§ Text
================================

For the fourth normal form, imagine you have a database table listing car model, colour, and style. So you can choose from combinations of car model, and then for that model choose from a range of available colours and styles.

This table (e.g. Model_Colours_And_Styles_Available) would therefore need to contain all possible combinations.

And let’s further suppose the table is already normalized to 3NF, that the primary key consists of all three columns, and finally that every attribute depends on the whole primary key and nothing but the primary key.

ModelColourStyle
Audi A3Artic BlueCoupe
Audi A3Artic BlueCabriolet
Audi A3Flame RedCoupe
Audi A3Flame RedCabriolet
Audi A4Soylent GreenSedan
Audi A4Soylent GreenSUV
Audi A4Sunshine YellowSedan
Audi A4Sunshine YellowSUV

Despite the above table being in 3NF, it is still vulnerable to problems. For example:

  • The Audi A4 is available in colours Soylent Green and Sunshine Yellow.
    • But suppose Audi were to introduce a third colour: Dolphin Grey.
    • This would mean we would have to add two more rows to the Model_Colours_And_Styles_Available table - one for Dolphin Grey Sedan and another for Dolphin Grey SUV.

================================

§ Supplied information

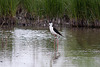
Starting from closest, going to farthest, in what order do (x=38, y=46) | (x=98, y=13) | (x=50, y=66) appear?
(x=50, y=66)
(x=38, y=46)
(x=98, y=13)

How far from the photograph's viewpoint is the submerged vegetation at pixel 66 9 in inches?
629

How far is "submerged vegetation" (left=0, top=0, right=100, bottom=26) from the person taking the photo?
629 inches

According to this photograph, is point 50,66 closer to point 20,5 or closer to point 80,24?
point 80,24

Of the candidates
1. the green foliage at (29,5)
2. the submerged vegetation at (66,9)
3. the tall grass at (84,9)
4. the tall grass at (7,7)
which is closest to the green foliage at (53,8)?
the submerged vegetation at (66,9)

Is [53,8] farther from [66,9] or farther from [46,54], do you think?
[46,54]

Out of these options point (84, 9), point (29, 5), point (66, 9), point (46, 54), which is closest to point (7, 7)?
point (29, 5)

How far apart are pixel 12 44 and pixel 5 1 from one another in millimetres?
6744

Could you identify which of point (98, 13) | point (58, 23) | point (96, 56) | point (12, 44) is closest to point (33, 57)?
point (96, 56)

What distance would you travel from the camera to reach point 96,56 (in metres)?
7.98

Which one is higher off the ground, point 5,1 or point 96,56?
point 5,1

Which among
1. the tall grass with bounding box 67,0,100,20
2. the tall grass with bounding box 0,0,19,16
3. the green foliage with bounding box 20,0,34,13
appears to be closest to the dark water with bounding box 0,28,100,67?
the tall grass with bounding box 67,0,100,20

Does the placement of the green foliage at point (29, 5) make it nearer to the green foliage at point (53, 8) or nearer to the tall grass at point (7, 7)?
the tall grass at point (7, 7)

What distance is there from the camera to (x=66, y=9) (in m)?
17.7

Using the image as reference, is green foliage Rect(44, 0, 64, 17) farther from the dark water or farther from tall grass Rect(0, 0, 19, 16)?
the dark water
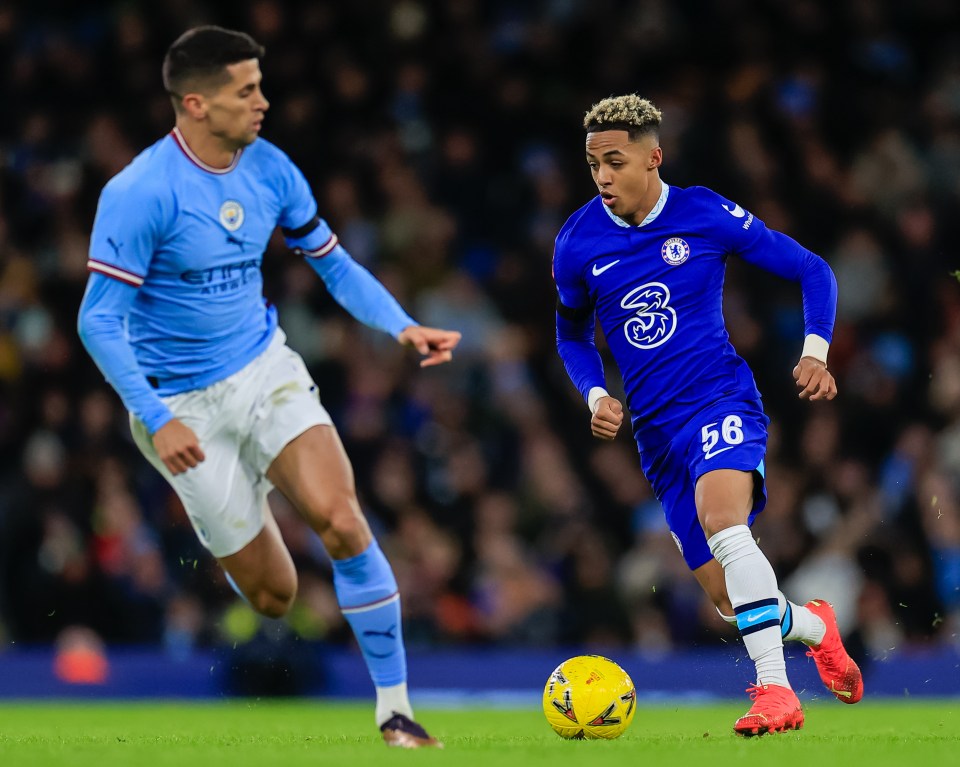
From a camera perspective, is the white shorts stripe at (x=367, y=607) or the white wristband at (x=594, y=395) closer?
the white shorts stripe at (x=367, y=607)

================================

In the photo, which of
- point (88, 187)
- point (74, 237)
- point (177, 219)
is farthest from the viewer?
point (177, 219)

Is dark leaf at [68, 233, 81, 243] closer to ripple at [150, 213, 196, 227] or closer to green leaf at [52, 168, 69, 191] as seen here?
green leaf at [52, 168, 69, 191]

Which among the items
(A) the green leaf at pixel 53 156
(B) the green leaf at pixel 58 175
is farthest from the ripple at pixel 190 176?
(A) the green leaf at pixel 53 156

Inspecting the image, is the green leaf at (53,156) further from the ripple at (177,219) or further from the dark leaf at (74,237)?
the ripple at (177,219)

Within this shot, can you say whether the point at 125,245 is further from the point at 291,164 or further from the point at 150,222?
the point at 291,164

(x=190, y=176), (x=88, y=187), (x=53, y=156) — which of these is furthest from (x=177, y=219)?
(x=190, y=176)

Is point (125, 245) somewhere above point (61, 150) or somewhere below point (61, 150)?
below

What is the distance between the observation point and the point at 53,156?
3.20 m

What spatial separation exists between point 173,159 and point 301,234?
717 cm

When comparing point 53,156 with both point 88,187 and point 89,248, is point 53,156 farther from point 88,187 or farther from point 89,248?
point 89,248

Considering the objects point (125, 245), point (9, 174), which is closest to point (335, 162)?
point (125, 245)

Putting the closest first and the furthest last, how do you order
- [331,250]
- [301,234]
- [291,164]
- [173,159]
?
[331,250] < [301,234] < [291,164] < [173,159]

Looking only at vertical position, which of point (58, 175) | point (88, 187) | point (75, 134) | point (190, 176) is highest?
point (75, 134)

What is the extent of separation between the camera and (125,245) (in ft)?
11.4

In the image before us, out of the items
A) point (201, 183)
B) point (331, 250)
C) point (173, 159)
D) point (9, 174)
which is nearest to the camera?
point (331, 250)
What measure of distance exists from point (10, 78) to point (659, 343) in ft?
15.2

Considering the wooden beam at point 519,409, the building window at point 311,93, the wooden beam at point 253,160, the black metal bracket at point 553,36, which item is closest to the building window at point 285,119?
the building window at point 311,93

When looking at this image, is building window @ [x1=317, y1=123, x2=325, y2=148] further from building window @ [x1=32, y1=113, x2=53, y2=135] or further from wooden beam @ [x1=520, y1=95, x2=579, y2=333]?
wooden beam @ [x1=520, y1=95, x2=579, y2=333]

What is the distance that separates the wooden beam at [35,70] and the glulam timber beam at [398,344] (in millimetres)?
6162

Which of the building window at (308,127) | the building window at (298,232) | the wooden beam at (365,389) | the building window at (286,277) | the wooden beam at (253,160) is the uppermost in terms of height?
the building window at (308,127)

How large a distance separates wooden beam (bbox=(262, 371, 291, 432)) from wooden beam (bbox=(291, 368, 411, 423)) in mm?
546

================================

§ Short problem 1
Translate this sentence from the text on the fourth normal form into Spanish: "Despite the above table being in 3NF, it is still vulnerable to problems."
§ Short problem 2
Carry on the text about the fourth normal form from the point where it stops.

§ Written reply 1
A pesar de que la tabla anterior está en 3FN, sigue siendo vulnerable a problemas.

§ Written reply 2
    • But now, if we encounter e.g. a network error and only add a single new row of e.g. Dolphin Grey Sedan then of course we’ll have a data inconsistency.

Available colours are supposed to be independent of the available styles - but because of the network error (or whatever other error occurred during the update) our table is now saying a customer can choose a Dolphin Grey Audi A4 but only in the Sedan style. When of course we know that the SUV style should also be available in Dolphin Grey.

An impossible situation has thus arisen in Model_Colours_And_Styles_Available.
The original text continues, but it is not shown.